***** ОТРЫВОК ДЛЯ ЧТЕНИЯ

Стыдясь своего нищенства и не в силах больше видеть, как голодают домочадцы, Вайян решил расстаться с жизнью. Но он не хотел уходить из жизни молча и незаметно, а замыслил сделать это громко, «выразив протест всего класса», написал Вайян накануне вечером, который «заявит о своих правах и слова дополнит практическими действиям»: «По крайней мере я умру с чувством удовлетворения, зная, что помог ускорить наступление новой эры».
Вайян не был убийцей и спланировал акцию, в которой содержалась определенная логика. Он сделал бомбу из кастрюли, наполнив ее гвоздями и зарядом взрывчатки, не смертельным для человека. Во второй половине дня 9 декабря 1893 года он пришел с бомбой на галерею для публики в палате депутатов. Очевидец видел, как высокий сухопарый мужчина с бледным лицом встал и бросил что-то вниз в самом разгаре дебатов. Бомба Вайяна взорвалась, как пушечный снаряд, осыпав депутатов металлическими фрагментами, ранив несколько человек, но никого не убив.
Взрыв в палате депутатов вызвал огромный общественный резонанс, а один предприимчивый журналист придал ему значимость памятного исторического события. На званом обеде, устроенном журналом «Плюм», он попросил прокомментировать происшествие именитых гостей, а среди них были Золя, Верлен, Малларме, Роден и Лоран Тайад. Лоран ответил на поставленный вопрос величественно и почти в стихотворном стиле: “Qu’importe les victimes si le geste est beau?” («Разве имеют значение жертвы, если совершается прекрасный поступок?») 49. Об этих словах, опубликованных на следующее утро в газете «Журналь», скоро вспомнят при гораздо более ужасных обстоятельствах. В то же утро Вайян сам пришел с повинной.
Вся Франция отнеслась с пониманием, а некоторые французы, не анархисты, даже с сочувствием к его действиям. Среди сострадателей были и представители крайне правых кругов, противники республики – роялисты, иезуиты, антисемиты и некоторые аристократы, имевшие свои резоны для того, чтобы ненавидеть буржуазное государство. Эдуард Дрюмон, автор памфлета «Еврейская Франция» и редактор газеты «Либр пароль», рьяно обличавший евреев, причастных к панамскому скандалу, сочинил эссе под многозначительным названием «О грязи, крови и золоте – от Панамы к анархизму». «Грязь Панамы породила кровь», – написал он. Герцогиня д’Юзес50, которая вышла замуж за представителя одного из трех первых герцогских родов, предложила приютить и дать образование дочери Вайяна (сам же Вайян предпочел оставить ее на попечение Себастьяна Фора).

**********
***** СОХРАНЕННЫЕ ДАННЫЕ

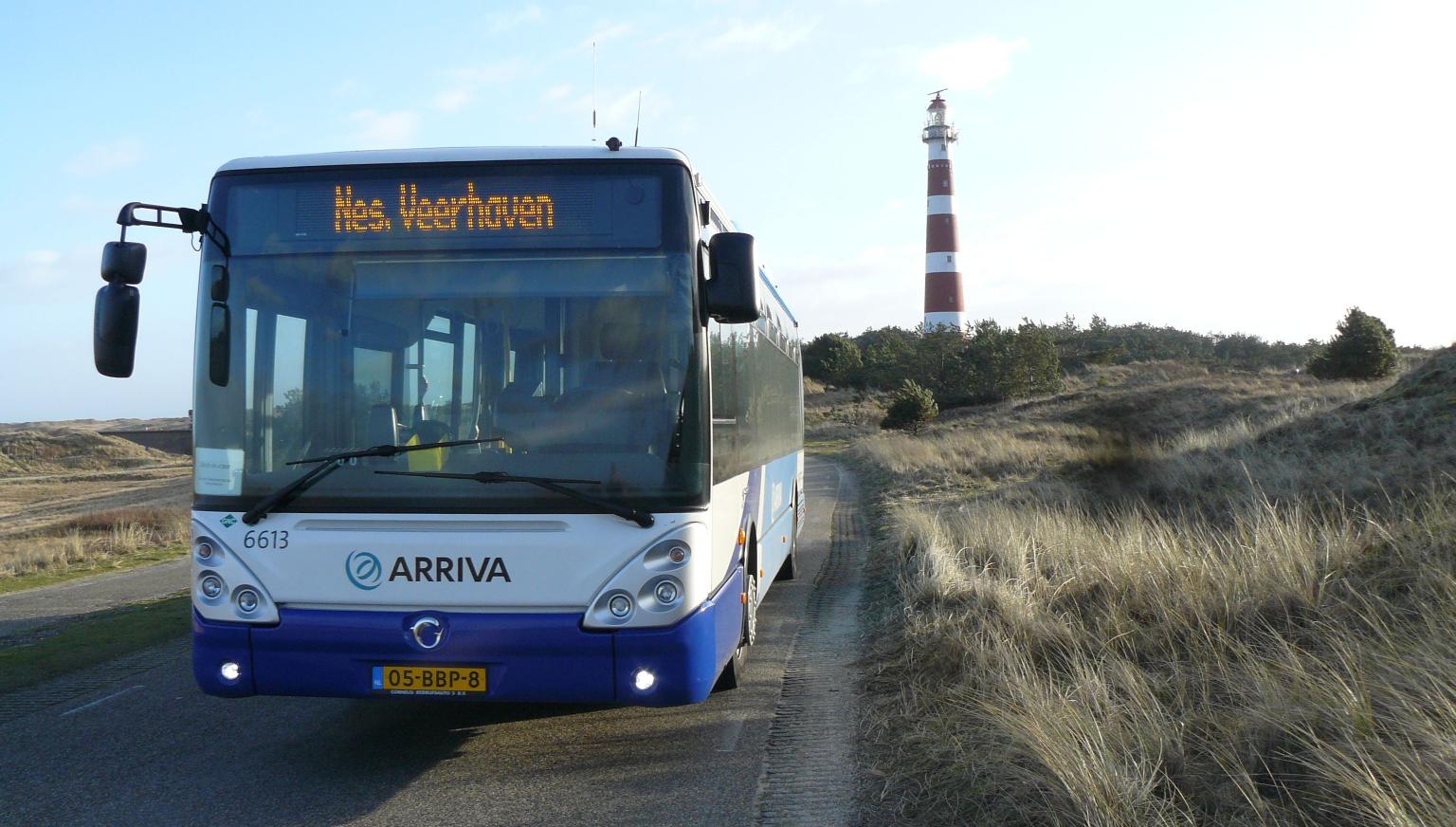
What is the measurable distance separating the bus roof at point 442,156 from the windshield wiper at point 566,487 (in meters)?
1.55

**********

**ЗАДАНИЕ 1**
Перечислите всех именитых гостей званого обеда журнала «Плюм», которые названы в отрывке о взрыве в палате депутатов.
**ЗАДАНИЕ 2**
Напишите продолжение отрывка о взрыве в палате депутатов, начиная сразу после его последнего предложения.

**ОТВЕТ К ЗАДАНИЮ 1**
Золя, Верлен, Малларме, Роден, Лоран Тайад.

**ОТВЕТ К ЗАДАНИЮ 2**
Правительство решило раз и навсегда покончить с анархизмом и запретить его пропаганду. Через два дня после взрыва палата депутатов единогласно приняла два закона, объявлявшие преступлением публикацию любых прямых и непрямых призывов, провоцирующих террористические акции или ассоциирующихся с намерениями совершить такие акты. Хотя эти законы назвали les lois sclrates («злодейскими»), их вряд ли можно было посчитать излишними, поскольку проповедь деяниями была главным побудительным средством распространения анархизма. Полиция провела рейды по всем кафе и местам собраний анархистов, были выписаны две тысячи суровых предписаний и предупреждений, разогнаны все клубы и дискуссионные кружки, закрыты «Револьт» и «Пер-Пенар», и ведущие анархисты покинули страну.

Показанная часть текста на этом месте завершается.